Anyone had any experience using the Hashicorp Sentinel language for Atlantis policy checking? It seems like the standalone Sentinel CLI can be run anywhere but only issue right now is how do I pass in the input Terraform plan file to Sentinel to be evaluated? https://www.hashicorp.com/sentinel

there is a env var called PLANFILE that you can pass , check the docs for run step

Here is a plan step of using PLANFILE as mentioned above of course this is using conftest but should be similar for sentinel

policy_check:
            steps:
              - env:
                  name: TERRAGRUNT_TFPATH
                  command: 'echo "terraform${ATLANTIS_TERRAFORM_VERSION}"'
              - run: "terragrunt show -json $PLANFILE > ${PLANFILE}.json"
              - run: "conftest test ${PLANFILE}.json -p /home/atlantis/conftest_policies/terraform/

thanks for the inputs but in sentinel case, the CLI doesn’t allow passing in input file.

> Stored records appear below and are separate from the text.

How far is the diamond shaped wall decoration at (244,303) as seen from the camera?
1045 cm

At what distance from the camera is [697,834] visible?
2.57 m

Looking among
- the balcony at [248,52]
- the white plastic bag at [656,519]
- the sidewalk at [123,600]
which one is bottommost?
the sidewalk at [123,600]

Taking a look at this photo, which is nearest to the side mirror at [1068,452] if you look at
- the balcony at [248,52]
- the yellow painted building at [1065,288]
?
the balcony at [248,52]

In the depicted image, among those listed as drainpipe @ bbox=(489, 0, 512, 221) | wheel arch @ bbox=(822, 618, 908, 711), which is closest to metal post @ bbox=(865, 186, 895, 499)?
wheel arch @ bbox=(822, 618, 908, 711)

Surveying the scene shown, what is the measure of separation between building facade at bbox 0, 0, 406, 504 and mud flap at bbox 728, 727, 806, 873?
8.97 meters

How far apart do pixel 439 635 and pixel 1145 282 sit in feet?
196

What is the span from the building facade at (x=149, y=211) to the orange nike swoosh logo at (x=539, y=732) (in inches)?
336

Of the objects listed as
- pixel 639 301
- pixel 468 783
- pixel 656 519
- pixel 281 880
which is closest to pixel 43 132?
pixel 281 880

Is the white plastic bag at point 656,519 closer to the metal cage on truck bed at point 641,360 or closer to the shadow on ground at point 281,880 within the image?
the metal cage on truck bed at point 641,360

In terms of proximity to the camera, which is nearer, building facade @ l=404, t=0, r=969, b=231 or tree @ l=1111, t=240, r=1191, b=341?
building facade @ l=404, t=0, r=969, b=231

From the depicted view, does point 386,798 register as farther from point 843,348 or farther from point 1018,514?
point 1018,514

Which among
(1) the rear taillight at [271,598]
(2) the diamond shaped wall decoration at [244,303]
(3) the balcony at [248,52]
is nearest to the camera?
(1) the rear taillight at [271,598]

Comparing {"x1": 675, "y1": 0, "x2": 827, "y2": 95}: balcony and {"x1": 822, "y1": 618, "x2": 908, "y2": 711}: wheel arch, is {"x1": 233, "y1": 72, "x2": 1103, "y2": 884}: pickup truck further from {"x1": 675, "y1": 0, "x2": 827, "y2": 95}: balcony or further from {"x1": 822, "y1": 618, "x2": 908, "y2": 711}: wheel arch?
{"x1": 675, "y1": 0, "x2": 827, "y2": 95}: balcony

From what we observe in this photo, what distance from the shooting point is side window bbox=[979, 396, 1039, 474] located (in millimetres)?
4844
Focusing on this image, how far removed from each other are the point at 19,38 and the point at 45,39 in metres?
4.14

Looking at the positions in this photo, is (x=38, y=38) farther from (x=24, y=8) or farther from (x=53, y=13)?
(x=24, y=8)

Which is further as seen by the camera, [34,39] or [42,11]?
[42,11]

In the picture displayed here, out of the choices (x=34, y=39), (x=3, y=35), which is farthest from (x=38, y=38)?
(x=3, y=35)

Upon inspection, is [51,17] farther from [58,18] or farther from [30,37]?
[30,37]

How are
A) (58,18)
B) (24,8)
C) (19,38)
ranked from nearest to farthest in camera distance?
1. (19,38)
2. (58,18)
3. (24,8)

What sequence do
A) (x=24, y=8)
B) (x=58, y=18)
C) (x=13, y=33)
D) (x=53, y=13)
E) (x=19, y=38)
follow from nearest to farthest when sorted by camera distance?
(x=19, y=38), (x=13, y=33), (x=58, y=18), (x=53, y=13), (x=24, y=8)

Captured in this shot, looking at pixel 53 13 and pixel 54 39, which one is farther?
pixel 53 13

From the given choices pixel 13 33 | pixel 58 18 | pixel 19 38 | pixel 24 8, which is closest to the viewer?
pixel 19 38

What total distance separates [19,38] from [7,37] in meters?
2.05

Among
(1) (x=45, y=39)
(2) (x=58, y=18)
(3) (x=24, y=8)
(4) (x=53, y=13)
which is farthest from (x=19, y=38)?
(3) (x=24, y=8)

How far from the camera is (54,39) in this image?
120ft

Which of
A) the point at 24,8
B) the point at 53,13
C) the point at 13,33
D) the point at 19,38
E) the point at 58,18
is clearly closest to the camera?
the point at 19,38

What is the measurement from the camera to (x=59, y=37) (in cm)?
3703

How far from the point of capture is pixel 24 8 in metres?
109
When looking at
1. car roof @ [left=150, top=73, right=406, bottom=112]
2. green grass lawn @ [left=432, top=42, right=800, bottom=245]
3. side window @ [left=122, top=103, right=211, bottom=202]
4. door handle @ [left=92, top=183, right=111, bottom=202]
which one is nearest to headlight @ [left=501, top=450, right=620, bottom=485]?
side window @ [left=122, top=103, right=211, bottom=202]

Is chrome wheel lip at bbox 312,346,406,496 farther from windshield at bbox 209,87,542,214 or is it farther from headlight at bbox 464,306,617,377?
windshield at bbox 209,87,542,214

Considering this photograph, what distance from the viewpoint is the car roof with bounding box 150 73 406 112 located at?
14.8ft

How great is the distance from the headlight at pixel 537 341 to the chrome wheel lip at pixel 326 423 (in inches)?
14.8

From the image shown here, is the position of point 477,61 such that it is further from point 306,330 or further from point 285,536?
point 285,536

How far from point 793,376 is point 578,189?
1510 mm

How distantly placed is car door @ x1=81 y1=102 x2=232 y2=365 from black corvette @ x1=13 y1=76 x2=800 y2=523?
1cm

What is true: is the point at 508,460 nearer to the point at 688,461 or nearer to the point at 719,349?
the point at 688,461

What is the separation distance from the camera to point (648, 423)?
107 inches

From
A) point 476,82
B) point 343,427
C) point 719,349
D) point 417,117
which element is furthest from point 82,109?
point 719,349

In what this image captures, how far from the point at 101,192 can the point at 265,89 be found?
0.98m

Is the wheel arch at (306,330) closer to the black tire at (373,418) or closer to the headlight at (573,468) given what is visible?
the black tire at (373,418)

It only has parameter for policy file. This might be intentional from Hashicorp to avoid people circumvent their Terraform Cloud offering and running Sentinel manually using CLI instead. In Terraform cloud, the equivalent of planfile data is available through module import (similar to how

data

is available for use in conftest). It seems like you can write plugin for Sentinel that might able to do that so that’s why I’m asking here if anybody already looked into that before.